Crónica anterior: Gravidez em tempo de pandemia. Coisas más acontecem, mas também há finais felizes


O meu corpo mudou. Tem vindo a mudar ao longo dos últimos meses e, apesar de me poder sentir uma supermulher por estar a passar por esta experiência, a verdade é que os sinais que ele me enviou nos últimos tempos foram mesmo “chegou o momento de parar”.

Ao longo destes oito meses não me posso queixar muito com os desconfortos que a gravidez causou na minha vida, na minha rotina e no meu corpo - não tive enjoos, hormonas descontroladas, variações de humor, sono - à exceção de uma dor.

Comecei a sentir as primeiras dores numa viagem a Budapeste, em janeiro. Uma dor que me apanhava o fundo das costas, do lado direito que depois descia pela perna. Quando dava por mim estava a coxear. “Isso é ciática na gravidez”, disse-me uma amiga que me acompanhava na viagem. “Prepara-te para os próximos meses”, anunciou.

Falei dessa dor à minha obstetra na consulta seguinte. Ela sugeriu que eu praticasse Pilates – coisa que não fiz. A dor entretanto atenuou e esqueci isso. “A miúda deve ter mudado de posição e já não está a pressionar o que não deve”, pensei.

Sinto que o tempo me trouxe uma nova forma de tranquilidade, que ainda não tinha experienciado. Sinto-me mais leve, a minha cabeça libertou espaço, e posso finalmente começar a pensar nos detalhes que todos me perguntam se já tratei

Na realidade, foi uma folga que ela me deu, de apenas algumas semanas. Foi no início de março que a dor voltou, mas ainda pior. Desta vez do lado esquerdo. Não raras vezes estava em pé a falar com alguém e lá começavam as pontadas, como se fossem agulhas, que desciam pelas costas até ao fundo da perna. Nesses momentos não conseguia evitar uns “ais”. E foi com essas dores que comecei em teletrabalho nos primeiros dias de março. Não eram limitadoras mas eram incomodativas.
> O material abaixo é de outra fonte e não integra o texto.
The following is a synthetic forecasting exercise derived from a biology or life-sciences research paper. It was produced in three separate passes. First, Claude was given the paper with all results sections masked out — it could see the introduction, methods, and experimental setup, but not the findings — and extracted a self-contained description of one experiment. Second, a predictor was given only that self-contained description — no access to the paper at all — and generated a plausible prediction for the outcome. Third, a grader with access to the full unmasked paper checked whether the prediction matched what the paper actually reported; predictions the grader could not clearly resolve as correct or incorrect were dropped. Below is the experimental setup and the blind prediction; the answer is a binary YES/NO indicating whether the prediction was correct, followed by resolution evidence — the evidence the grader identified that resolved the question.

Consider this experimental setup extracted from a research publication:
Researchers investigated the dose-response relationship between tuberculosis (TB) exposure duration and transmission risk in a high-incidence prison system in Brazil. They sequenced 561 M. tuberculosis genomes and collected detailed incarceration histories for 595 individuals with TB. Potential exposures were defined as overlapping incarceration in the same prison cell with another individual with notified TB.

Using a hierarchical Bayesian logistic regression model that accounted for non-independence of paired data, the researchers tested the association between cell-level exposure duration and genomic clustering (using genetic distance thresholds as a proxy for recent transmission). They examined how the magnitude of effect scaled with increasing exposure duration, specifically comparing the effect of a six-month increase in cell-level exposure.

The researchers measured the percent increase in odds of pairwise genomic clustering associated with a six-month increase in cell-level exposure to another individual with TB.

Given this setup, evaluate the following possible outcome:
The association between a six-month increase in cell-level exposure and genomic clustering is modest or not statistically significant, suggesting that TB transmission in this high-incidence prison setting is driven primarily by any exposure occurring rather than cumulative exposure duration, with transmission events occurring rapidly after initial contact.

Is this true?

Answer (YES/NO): NO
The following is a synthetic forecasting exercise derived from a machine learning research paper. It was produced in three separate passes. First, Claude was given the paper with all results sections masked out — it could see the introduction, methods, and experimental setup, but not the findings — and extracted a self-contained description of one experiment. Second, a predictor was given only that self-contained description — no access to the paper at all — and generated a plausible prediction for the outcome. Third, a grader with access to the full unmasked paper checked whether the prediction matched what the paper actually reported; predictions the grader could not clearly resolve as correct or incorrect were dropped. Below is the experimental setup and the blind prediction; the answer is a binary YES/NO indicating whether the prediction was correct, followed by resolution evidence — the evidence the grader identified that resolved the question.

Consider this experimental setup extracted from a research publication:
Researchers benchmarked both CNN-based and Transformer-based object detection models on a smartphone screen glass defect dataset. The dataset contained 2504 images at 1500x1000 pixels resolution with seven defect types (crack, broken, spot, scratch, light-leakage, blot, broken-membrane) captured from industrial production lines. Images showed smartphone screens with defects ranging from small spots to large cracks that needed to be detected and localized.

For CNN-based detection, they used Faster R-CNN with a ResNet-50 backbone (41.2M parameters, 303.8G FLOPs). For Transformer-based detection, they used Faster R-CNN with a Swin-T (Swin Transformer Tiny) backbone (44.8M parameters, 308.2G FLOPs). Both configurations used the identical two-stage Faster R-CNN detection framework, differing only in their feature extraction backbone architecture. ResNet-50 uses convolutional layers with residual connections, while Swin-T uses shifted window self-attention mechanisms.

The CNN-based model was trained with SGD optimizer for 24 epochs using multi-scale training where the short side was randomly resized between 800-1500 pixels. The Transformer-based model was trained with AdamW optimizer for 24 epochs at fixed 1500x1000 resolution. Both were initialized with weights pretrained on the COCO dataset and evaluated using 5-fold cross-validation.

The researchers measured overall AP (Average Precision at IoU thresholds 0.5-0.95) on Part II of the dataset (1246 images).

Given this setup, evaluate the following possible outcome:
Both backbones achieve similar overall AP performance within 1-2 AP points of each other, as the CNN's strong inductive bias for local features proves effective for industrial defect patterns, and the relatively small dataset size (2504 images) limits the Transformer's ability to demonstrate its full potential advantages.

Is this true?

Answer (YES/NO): NO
Escusado será dizer que passar horas intermináveis sentada no sofá com o computador no colo, não ajudaram este quadro. E as dores foram-se multiplicando até chegar ao ponto de fazer uma caminhada maior e de não me conseguir mexer, passadas umas horas.

“Não era suposto isto ser assim”, pensei. Não bastava estar limitada por causa de um vírus, não era necessário estar limitada fisicamente. Mas há tanta coisa que não era suposto estar a acontecer que me limito a encolher os ombros e a não pensar mais no assunto. No meio disto tudo consigo encontrar algumas vantagens: não tive de me preocupar com roupa de maternidade (consegui adaptar o meu guarda-roupa) e como não estamos com pessoas, estamos protegidos dos “palpites” e das “histórias de partos do demo”.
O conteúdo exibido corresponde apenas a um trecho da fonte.